He says, “Be still, and know that I am God; I will be exalted among the nations, I will be exalted in the earth.” (Psalm 46:10, NIV)

I walked into the sanctuary.  It was empty.  No music.  No people.  No noise what so ever.  The only light in the room was that which was peeking through the stained glass windows.

I walked down the aisle, taking in the stillness and searching for the right pew to claim as mine.  There were so many to choose from.  Any would do.  They were all the same.  Yet, I felt called to one.

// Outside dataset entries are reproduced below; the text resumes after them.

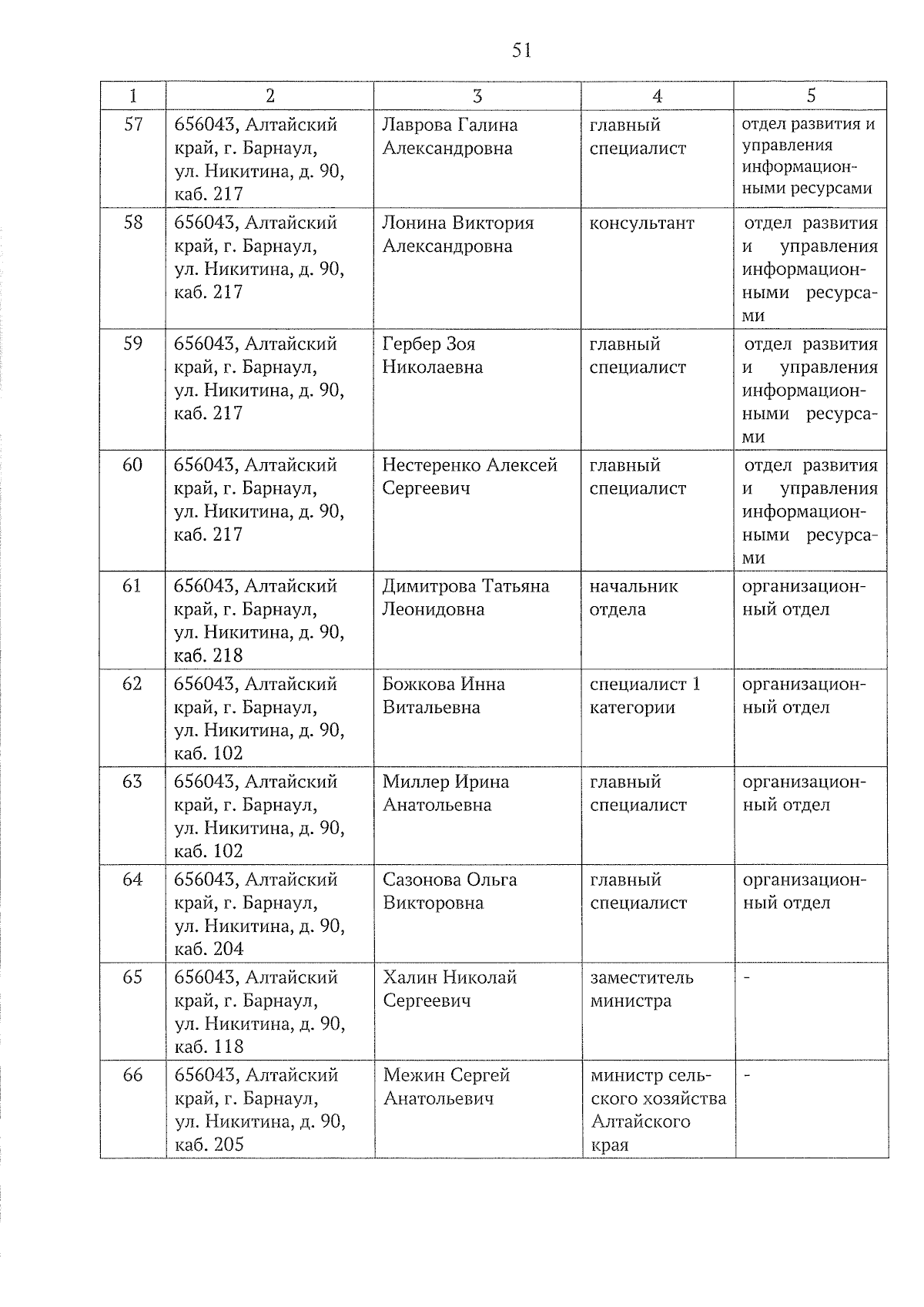 51

| 1 | 2 | 3 | 4 | 5 |
|---|---|---|---|---|
| 57 | 656043, Алтайский край, г. Барнаул, ул. Никитина, д. 90, каб. 217 | Лаврова Галина Александровна | главный специалист | отдел развития и управления информационными ресурсами |
| 58 | 656043, Алтайский край, г. Барнаул, ул. Никитина, д. 90, каб. 217 | Лонина Виктория Александровна | консультант | отдел развития и управления информационными ресурсами |
| 59 | 656043, Алтайский край, г. Барнаул, ул. Никитина, д. 90, каб. 217 | Гербер Зоя Николаевна | главный специалист | отдел развития и управления информационными ресурсами |
| 60 | 656043, Алтайский край, г. Барнаул, ул. Никитина, д. 90, каб. 217 | Нестеренко Алексей Сергеевич | главный специалист | отдел развития и управления информационными ресурсами |
| 61 | 656043, Алтайский край, г. Барнаул, ул. Никитина, д. 90, каб. 218 | Димитрова Татьяна Леонидовна | начальник отдела | организационный отдел |
| 62 | 656043, Алтайский край, г. Барнаул, ул. Никитина, д. 90, каб. 102 | Божкова Инна Витальевна | специалист 1 категории | организационный отдел |
| 63 | 656043, Алтайский край, г. Барнаул, ул. Никитина, д. 90, каб. 102 | Миллер Ирина Анатольевна | главный специалист | организационный отдел |
| 64 | 656043, Алтайский край, г. Барнаул, ул. Никитина, д. 90, каб. 204 | Сазонова Ольга Викторовна | главный специалист | организационный отдел |
| 65 | 656043, Алтайский край, г. Барнаул, ул. Никитина, д. 90, каб. 118 | Халин Николай Сергеевич | заместитель министра | - |
| 66 | 656043, Алтайский край, г. Барнаул, ул. Никитина, д. 90, каб. 205 | Межин Сергей Анатольевич | министр сельского хозяйства Алтайского края | - |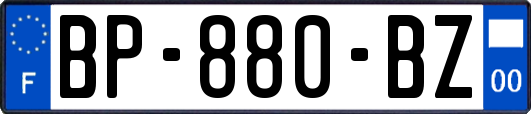 F
BP-880-BZ
00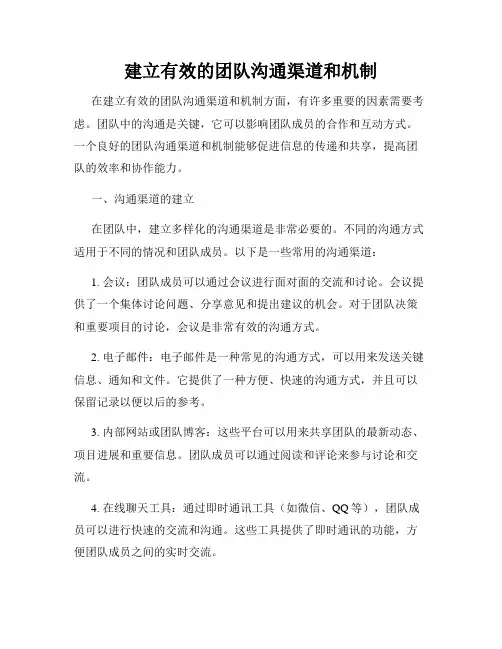 建立有效的团队沟通渠道和机制

在建立有效的团队沟通渠道和机制方面，有许多重要的因素需要考虑。团队中的沟通是关键，它可以影响团队成员的合作和互动方式。一个良好的团队沟通渠道和机制能够促进信息的传递和共享，提高团队的效率和协作能力。

一、沟通渠道的建立

在团队中，建立多样化的沟通渠道是非常必要的。不同的沟通方式适用于不同的情况和团队成员。以下是一些常用的沟通渠道：

1. 会议：团队成员可以通过会议进行面对面的交流和讨论。会议提供了一个集体讨论问题、分享意见和提出建议的机会。对于团队决策和重要项目的讨论，会议是非常有效的沟通方式。

2. 电子邮件：电子邮件是一种常见的沟通方式，可以用来发送关键信息、通知和文件。它提供了一种方便、快速的沟通方式，并且可以保留记录以便以后的参考。

3. 内部网站或团队博客：这些平台可以用来共享团队的最新动态、项目进展和重要信息。团队成员可以通过阅读和评论来参与讨论和交流。

4. 在线聊天工具：通过即时通讯工具（如微信、QQ 等），团队成员可以进行快速的交流和沟通。这些工具提供了即时通讯的功能，方便团队成员之间的实时交流。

I continued my search, tracing the tops of the pews on the ends with my fingertips till I landed on a pew three rows from the back.  And there I sat for hours, praying and being still.  My dad had a disease that he did nothing to get.  I wanted answers.  “This kind of thing,” I reasoned with myself, “doesn’t happen to people like us.”

The stillness and quiet of an empty church has always called to me.  It probably started as a kid when I would accompany my NaNa and PaPa on Saturday mornings to our church.  They were (and still are) the janitors.  It was their Saturday recital to go up and spend half the day cleaning the church.

Much later in life I realized how important these days were for my grandparents.  Not because of the time they spent with each other, but with the time spent between them and God.

When Dad was sick from prostate cancer, struggling not only with his disease but also for his life, I would often seek refuge in many an empty, quiet churches.  At times, the words flowed freely lifting up to God.  At other times, it’s like I had forgotten how to pray.  So I sat.  Quiet.  Still.  And in the midst of the stillness and the quiet there was God.  And there I found strength.